→ TEXTAUSZUG
╔══
Tempelhüter schrieb:
>
> Immerhin beibt den hanseatischen Wählern kleinerer Parteien der Trost,
> ihrer Partei beim bundesweiten Überschreiten der 5-Prozent-Hürde zu
> helfen, selbst wenn es zu keinem Sitz in Bremen reicht.

Aber beim Kompensationsmodell der Grünen erhält man bei der BTW 2009 für
Bremen wirklich abstruse Ergebnisse.

Die Idee, getrennte Wahlkörper zu nehmen, sollte man zuerst zur
Vermeidung von NSG betrachten. Man könnte in einem zweiten Schritt eine
angemessene Oberverteilung nach bundesweiten Zweitstimmen über ein
1953'er Ergebnis legen. (Diese Idee hatte ich hier schon vor einiger
Zeit vorgetragen.) Eine Partei hat dann Überhangmandate, wenn die Anzahl
ihrer Sitze nach dem 1953'er Modell größer ist als ihre Anzahl der Sitze
nach der Oberverteilung. Überhangmandate in diesem Sinne können dann
durchaus auch bei Parteien auftreten, die kein Direktmandat geholt
haben. Eine Partei erhält auf jeden Fall die Mandate, die sich aus dem
ersten Schritt ergeben. Überhang bleibt bestehen. Hat eine Partei beim
1953'er Ergebnis weniger Sitze als nach der Oberverteilung, so erhält
sie die Anzahl der Sitze aus der Oberverteilung. Die Differenz wird
unterverteilt.
╚══
→ ÜBUNGSDATEN
╔══
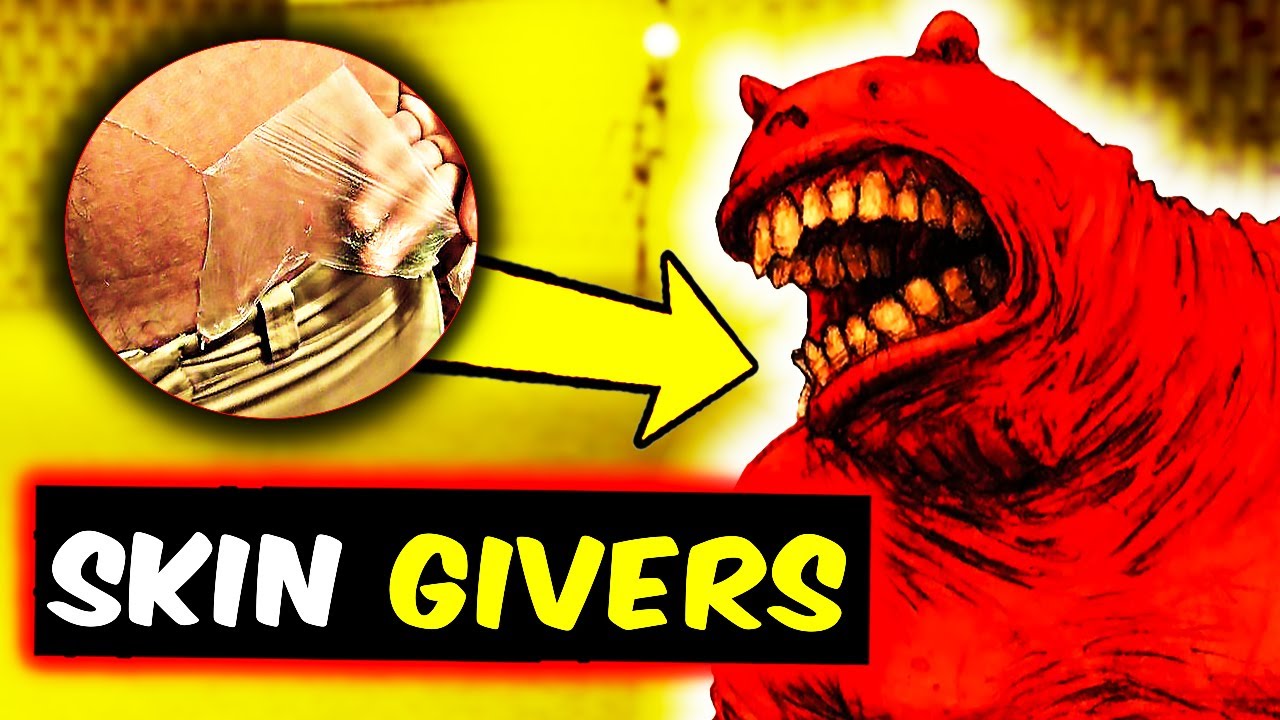 Don’t let this Backrooms entity touch you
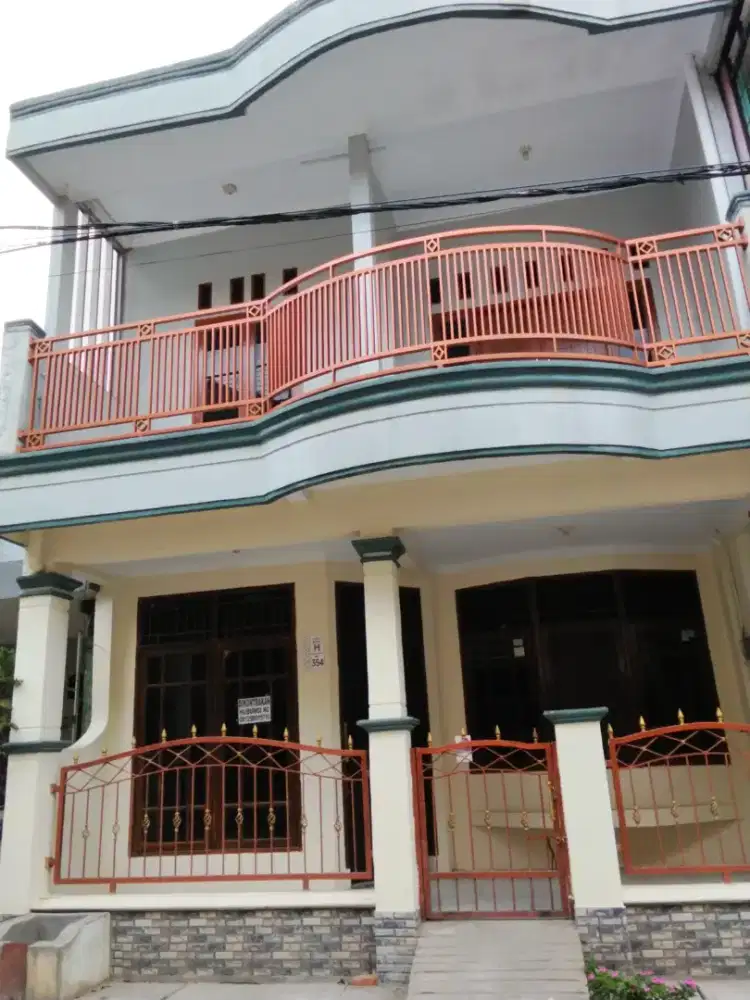 DIKONTRAKAN RUMAH 2 LANTAI Rp. 25.000.000/Tahun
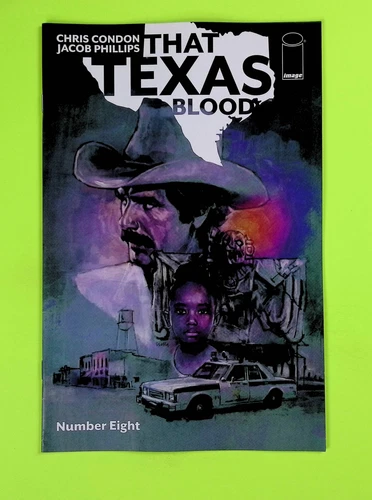 That Texas Blood #8b 2021 Image Comics Variant 8.0+ Comic Book SD1-114
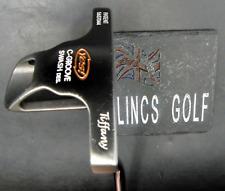 Yes C-Groove Tiffany Putter Steel Shaft 83.5cm Length Iomic Grip* for sale  Shipping to South Africa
╚══
→ AUFGABENSTELLUNG
Schreibe den Textauszug über die Sitzverteilung zwischen „Die Idee, getrennte“ und „unterverteilt.“ einschließlich beider Stellen neu. Setze dabei „Gesamtverteilung“ anstelle von „Oberverteilung“.

→ LÖSUNG
Die Idee, getrennte Wahlkörper zu nehmen, sollte man zuerst zur
Vermeidung von NSG betrachten. Man könnte in einem zweiten Schritt eine
angemessene Gesamtverteilung nach bundesweiten Zweitstimmen über ein
1953'er Ergebnis legen. (Diese Idee hatte ich hier schon vor einiger
Zeit vorgetragen.) Eine Partei hat dann Überhangmandate, wenn die Anzahl
ihrer Sitze nach dem 1953'er Modell größer ist als ihre Anzahl der Sitze
nach der Gesamtverteilung. Überhangmandate in diesem Sinne können dann
durchaus auch bei Parteien auftreten, die kein Direktmandat geholt
haben. Eine Partei erhält auf jeden Fall die Mandate, die sich aus dem
ersten Schritt ergeben. Überhang bleibt bestehen. Hat eine Partei beim
1953'er Ergebnis weniger Sitze als nach der Gesamtverteilung, so erhält
sie die Anzahl der Sitze aus der Gesamtverteilung. Die Differenz wird
unterverteilt.